Texas Central sees the line as a mammoth example of a private entity addressing an infrastructure demand that government agencies are increasingly unable to tackle — and a chance to hook Americans on an alternative to highways that’s long connected major cities in Asia and Europe.
“There’s no doubt once people ride this train, they will want trains like this to go other places,” Reed adds.
The company’s ambitious vision has arrived just as American cities are starting to grasp the detrimental side effects and financial unsustainability of car-centric infrastructure that’s dominated urban planning since the end of World War II.
Texas Central officials say they have raised and spent at least $125 million, of which at least $75 million has come from Texas investors and individuals. In September, the company announced that it secured an additional $300 million in loans from two Japanese entities. But before Texas Central can create an interstate high-speed network in the United States, it’s got to prove high-speed rail is viable in Texas. Even as the company pushes forward with development — and brings on construction and operations partners — it faces daunting hurdles.
The company is embroiled in legal and bureaucratic debates about whether a private company can use eminent domain, a process that allows entities to condemn land it needs for a project and forcibly buy it from owners who aren’t willing to sell.
At the state Capitol, the bullet train represents the collision of two things that Republicans — who control Texas government — hold dear: private property rights and an unrestrained free market. And for two legislative sessions in a row, the free market has largely come out on top. The project has emerged relatively unscathed after bills aimed at hamstringing or killing it failed to get much traction.

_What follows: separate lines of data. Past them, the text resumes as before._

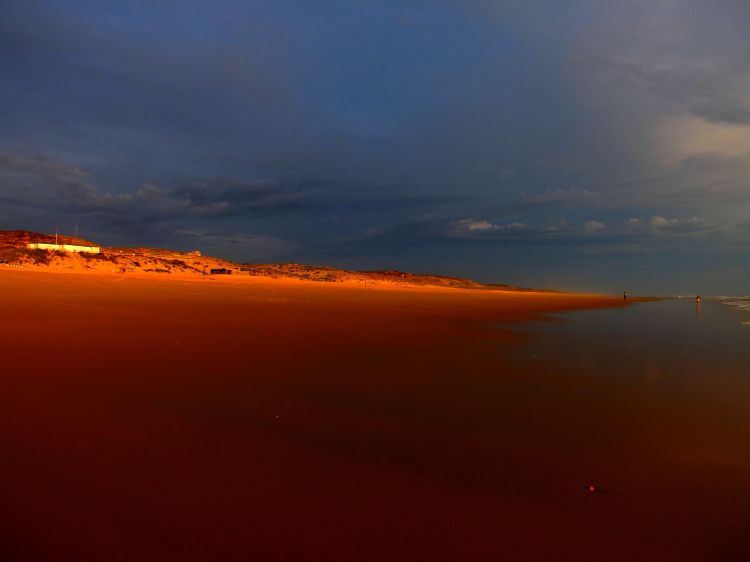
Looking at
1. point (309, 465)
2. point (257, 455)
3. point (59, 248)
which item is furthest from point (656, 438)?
point (59, 248)

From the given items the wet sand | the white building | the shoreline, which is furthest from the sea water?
the white building

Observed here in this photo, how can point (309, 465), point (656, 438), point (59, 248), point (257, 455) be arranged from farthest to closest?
1. point (59, 248)
2. point (656, 438)
3. point (257, 455)
4. point (309, 465)

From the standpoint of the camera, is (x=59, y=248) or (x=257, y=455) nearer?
(x=257, y=455)

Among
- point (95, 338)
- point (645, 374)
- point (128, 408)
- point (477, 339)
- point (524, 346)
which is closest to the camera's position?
point (128, 408)

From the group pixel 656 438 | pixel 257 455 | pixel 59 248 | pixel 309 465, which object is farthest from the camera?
pixel 59 248

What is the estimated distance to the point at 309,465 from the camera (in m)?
4.07

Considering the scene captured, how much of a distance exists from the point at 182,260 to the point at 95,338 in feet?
194

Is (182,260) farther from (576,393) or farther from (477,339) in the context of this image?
(576,393)

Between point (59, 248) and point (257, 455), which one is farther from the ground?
point (59, 248)

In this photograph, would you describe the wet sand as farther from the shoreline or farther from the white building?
the white building

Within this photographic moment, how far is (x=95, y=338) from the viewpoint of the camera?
9.94 metres

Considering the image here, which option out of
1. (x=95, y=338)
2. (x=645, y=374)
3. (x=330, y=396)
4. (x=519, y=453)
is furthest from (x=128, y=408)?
(x=645, y=374)

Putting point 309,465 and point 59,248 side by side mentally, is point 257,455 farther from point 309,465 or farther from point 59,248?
point 59,248

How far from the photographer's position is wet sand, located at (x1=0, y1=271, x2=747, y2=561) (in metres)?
2.95
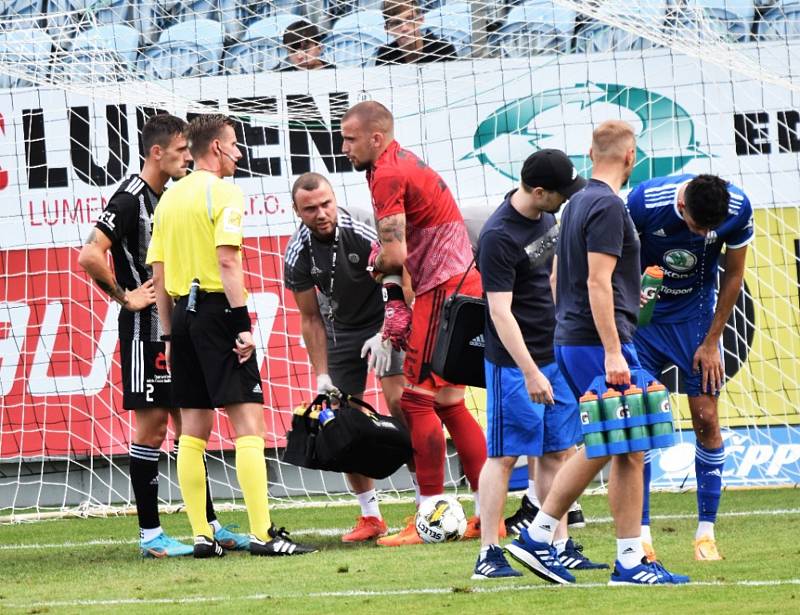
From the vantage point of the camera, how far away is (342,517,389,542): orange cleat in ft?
26.2

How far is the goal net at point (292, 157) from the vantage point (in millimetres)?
10977

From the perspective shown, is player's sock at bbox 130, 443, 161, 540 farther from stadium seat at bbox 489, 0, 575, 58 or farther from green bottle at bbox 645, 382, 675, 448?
stadium seat at bbox 489, 0, 575, 58

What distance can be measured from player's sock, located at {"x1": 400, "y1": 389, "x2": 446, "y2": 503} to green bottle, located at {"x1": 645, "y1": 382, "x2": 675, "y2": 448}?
2260 mm

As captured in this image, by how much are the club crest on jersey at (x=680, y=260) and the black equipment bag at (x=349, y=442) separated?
1655mm

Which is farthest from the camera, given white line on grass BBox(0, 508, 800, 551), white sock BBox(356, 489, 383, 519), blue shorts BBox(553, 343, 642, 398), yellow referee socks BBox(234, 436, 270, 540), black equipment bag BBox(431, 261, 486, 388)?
white line on grass BBox(0, 508, 800, 551)

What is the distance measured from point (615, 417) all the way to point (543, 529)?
0.55 meters

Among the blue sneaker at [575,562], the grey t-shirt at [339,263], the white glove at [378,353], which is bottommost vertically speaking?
the blue sneaker at [575,562]

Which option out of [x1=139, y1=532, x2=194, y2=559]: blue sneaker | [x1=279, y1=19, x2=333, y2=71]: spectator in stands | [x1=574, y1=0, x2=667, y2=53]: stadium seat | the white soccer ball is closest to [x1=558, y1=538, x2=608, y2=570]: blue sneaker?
the white soccer ball

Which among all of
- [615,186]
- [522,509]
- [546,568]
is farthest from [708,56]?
[546,568]

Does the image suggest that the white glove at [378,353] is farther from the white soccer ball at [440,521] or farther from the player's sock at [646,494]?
the player's sock at [646,494]

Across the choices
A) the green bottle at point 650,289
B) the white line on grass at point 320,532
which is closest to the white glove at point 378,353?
the white line on grass at point 320,532

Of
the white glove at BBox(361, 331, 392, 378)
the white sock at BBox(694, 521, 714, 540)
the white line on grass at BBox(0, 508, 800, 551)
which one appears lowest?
the white line on grass at BBox(0, 508, 800, 551)

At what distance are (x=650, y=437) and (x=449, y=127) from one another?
6310 millimetres

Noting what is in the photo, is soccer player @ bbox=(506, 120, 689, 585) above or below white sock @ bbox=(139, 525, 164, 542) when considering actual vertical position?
above
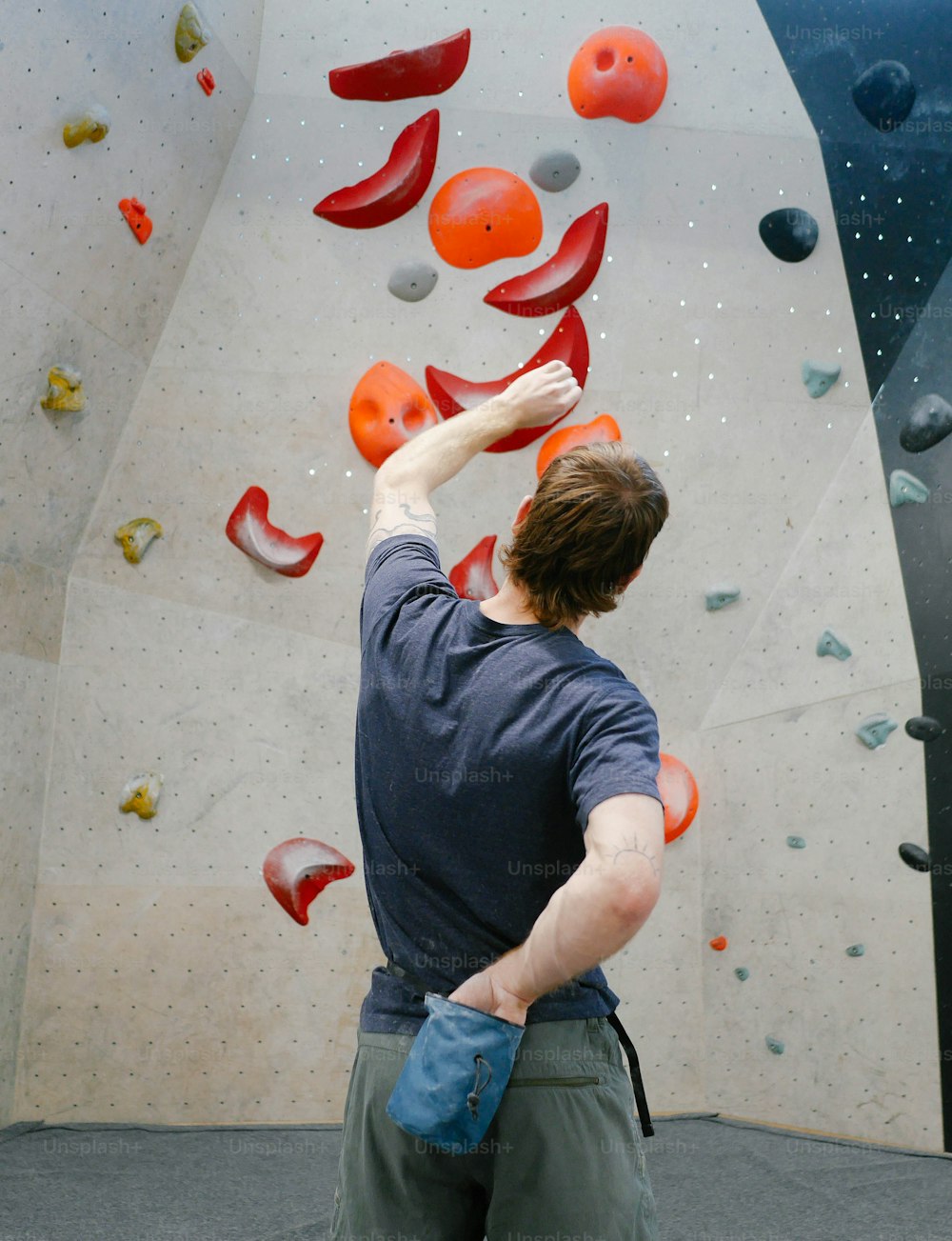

“Big business is a big deal in the state of Texas,” says Kyle Workman, who heads the grassroots opposition group Texans Against High-Speed Rail, an organization that has galvanized rural Texans to lobby local and state leaders to stop the project. Workman says they’ll keep trying when lawmakers reconvene in January.
The political debate is an outgrowth of a larger question confronting a state where most people now live in urban areas: How much should rural residents have to sacrifice to solve problems born in the cities they intentionally avoided or outright fled?